In this latest collection of works, Hassanzadeh takes his engagement with the popular forms and visual imagination of Iran into ceramics. 'Haft Khan' is the first time the artist has worked on ceramic tile forms of this scale, and makes reference to the abundance of such tiling in Iran. It is found in sulphurous blue hue on the domes of mosques, or sprawling mosaic-like interiors with an undulating weave of crisp forms and floral patterns. Here, Hassanzadeh composes eight 'canvases' of blue ceramic tiles. Together, the eight works form a painted fresco where broad-shouldered Pahlavan wrestlers stand alongside characters absorbed from the pages of old Persia's illuminated manuscripts.

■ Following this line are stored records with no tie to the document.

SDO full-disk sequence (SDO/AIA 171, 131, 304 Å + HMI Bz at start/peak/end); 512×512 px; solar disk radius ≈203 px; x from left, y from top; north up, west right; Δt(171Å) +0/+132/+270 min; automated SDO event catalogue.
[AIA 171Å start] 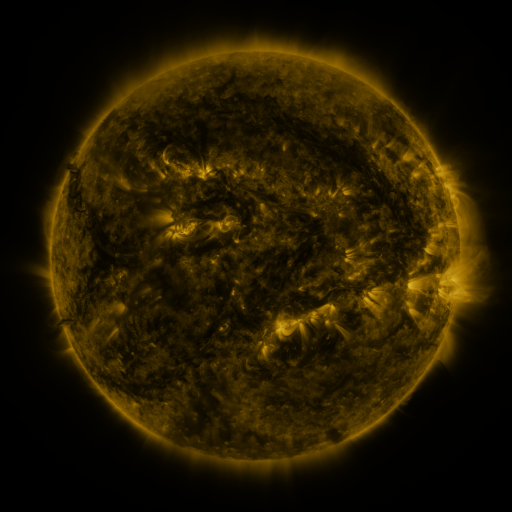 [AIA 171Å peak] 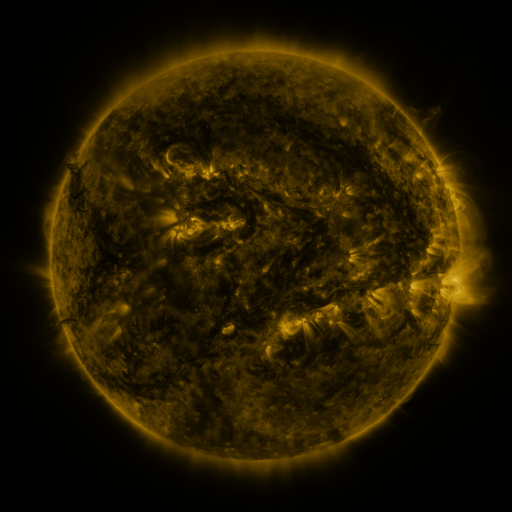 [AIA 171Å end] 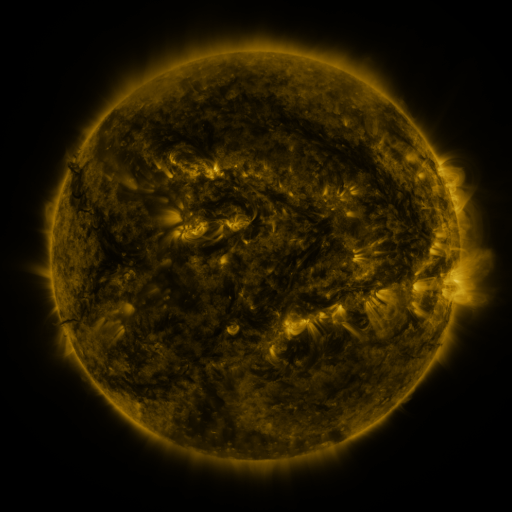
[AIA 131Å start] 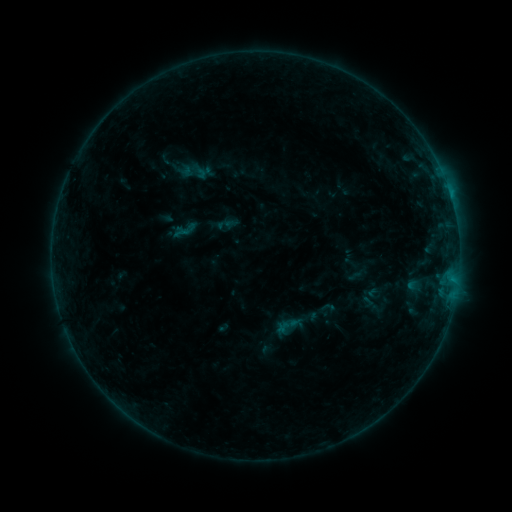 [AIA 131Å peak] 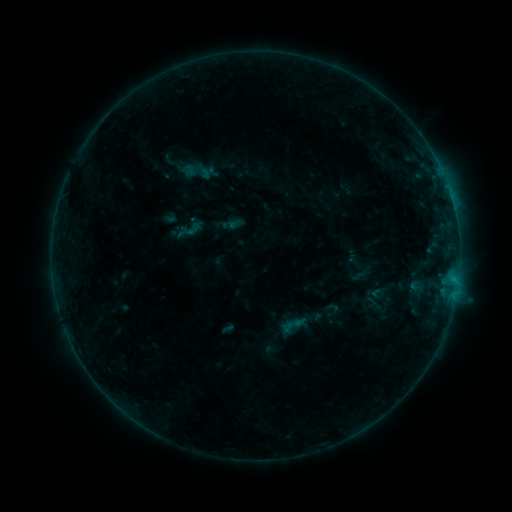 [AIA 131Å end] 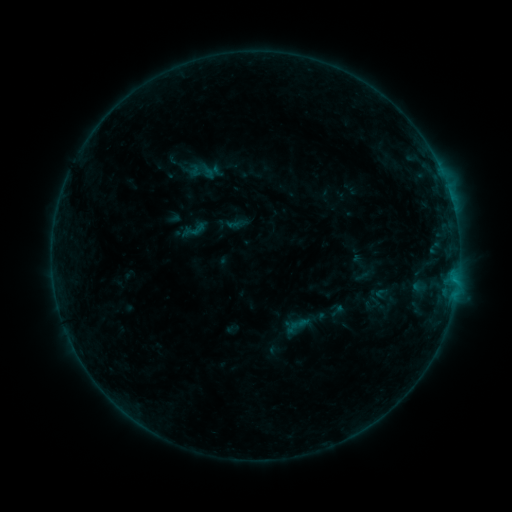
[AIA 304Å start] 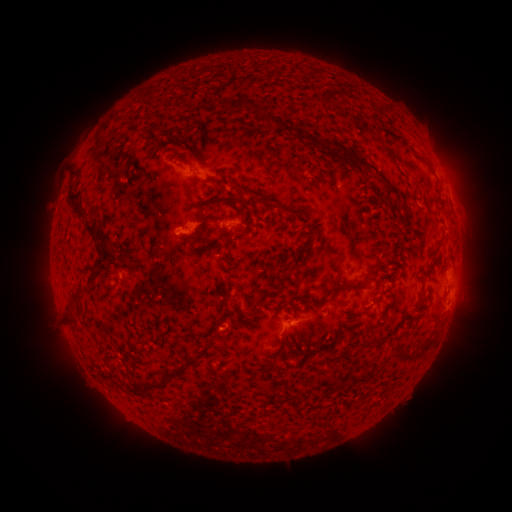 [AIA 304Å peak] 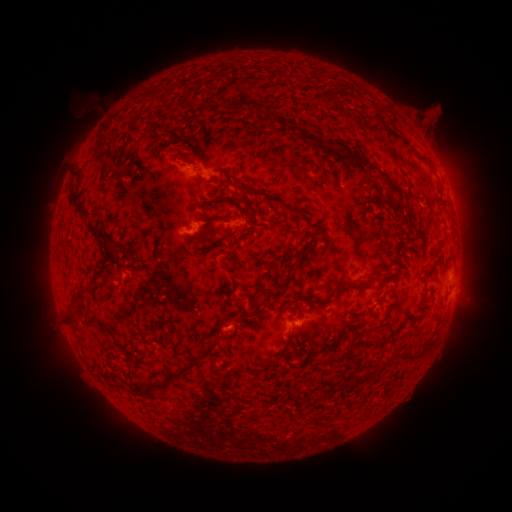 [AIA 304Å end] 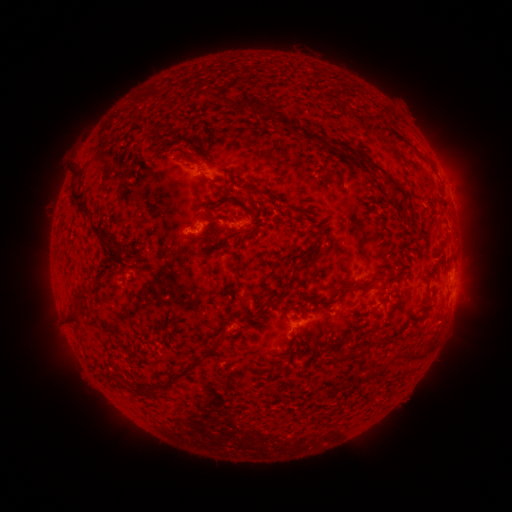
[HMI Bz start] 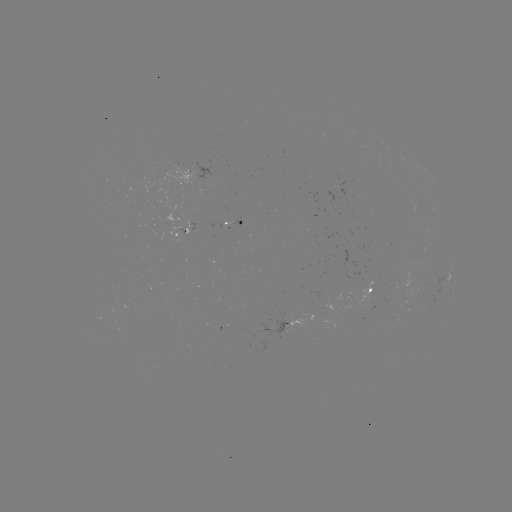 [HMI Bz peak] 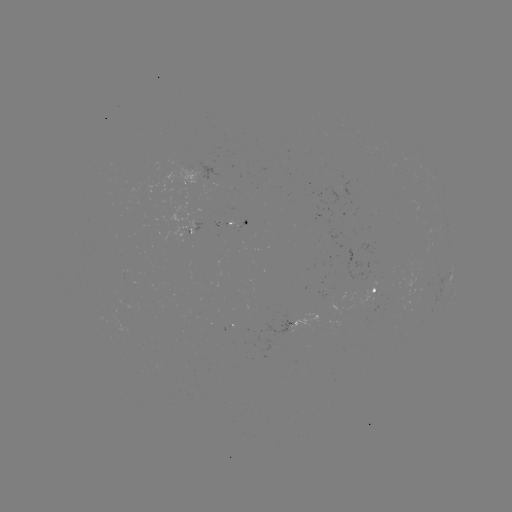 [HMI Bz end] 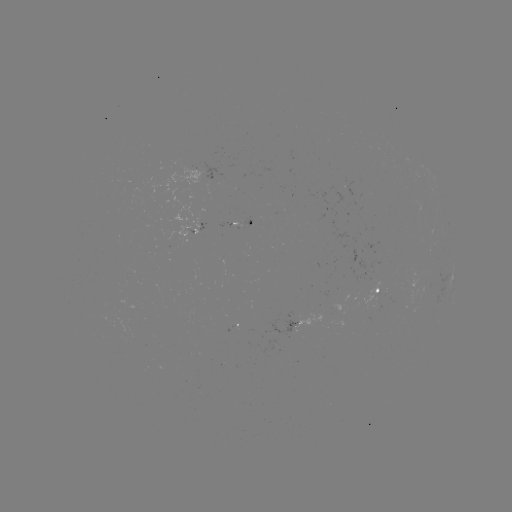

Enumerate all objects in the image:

To understand the importance of Pahlavans, it's vital to go back to the roots of the Persian imagination. The Shahnameh, the 11th century epic poem by Ferdowsi, tells the story of pre-Islamic Persia, with its rival kings, everpresent wars and heroes touched by the divine. Rostam, a Herculean figure in the poem, could almost be the Shahnameh's protagonist. His 'seven trials' sit at the heart of the poem and are entwined in Iranian phraseology (as the name of this show, 'Haft Khan', refers to), synonymous with notions of valour, courage and chivalry.

The wrestler became, for these reasons, the embodiment of Rostam in the lives of Iranians. Hassanzadeh talks about the role these powerfully built yet spiritually disciplined sportsmen would play in the community - a sort of village elder for each neighbourhood, offering advice and help to all who came to their 'zoorkhaneh' (wrestling gym).

Hassanzadeh recreates the faded patina of aging photographs of these Pahlavans on his ceramic 'canvases'. The smaller, more intricate, figures alongside the wrestlers have been lifted from the art of Persian miniature painting, used to illuminate poetry such as the Shahnameh. This combined imagery represents the shared adoration of Iranians for wrestlers and the sentiments of the epic poems that gave Iran its national identity.

Yet the title of these works, 'Haft Khan', and its relationship with the trials of Rostam, sets a tone for Hassanzadeh's work. As Iran faces its recent upheavals, the struggle that 'Haft Khan' implies is pointed to. By placing the pieces on tiles, synonymous with the decoration found in mosques, he makes reference to an almost devotional struggle for the Pahlavan ideals of freedom, chivalry and righteous code of conduct that can be found in the people of contemporary Iran.

Accompanying these works is a series of silkscreen tapestries that take the same faded photographs of the Pahlavan but surround these with elegant yet frenetic calligraphy of the same repeated phrase, 'Ya Ali!' The phrase is often used to request luck before a bout by Pahlavan wrestlers, but has deep connections with Sufi Islam, a mystic form of the religion that is associated with the spiritual dedication of the wrestlers and the whirling Dervishes who dance themselves into trance-like connection with God. Hassanzadeh's style of calligraphy mirrors that whirling effect of the Dervishes.

Alongside this, the artist presents a selection of works from his 'Ready To Order' series, in which he creates his own versions of the small box-like mementos found in shrines around Iran. The mementos, filled with photographs and small objects from a person's life, are usually created in dedication to sons lost as martyrs or prominent religious figures. But here, Hassanzadeh has scoured the bazaars of Tehran to create his own readymade tribute to the figures that were swept away in the tide of the Islamic Revolution. Famous gymnasts, who captured the imagination of the country, or since banned singers such as Javad, who lives on as a name synonymous with kitsch, are presented as cutouts framed in a nostalgia-tinged tangle of twinkling fairylights, blooms of orange garlands, and fabulously garish fantasy backgrounds. These kitsch-soaked objects are part-sculpture, part-installation and capture the public nostalgia felt towards the icons of pre-Revolution.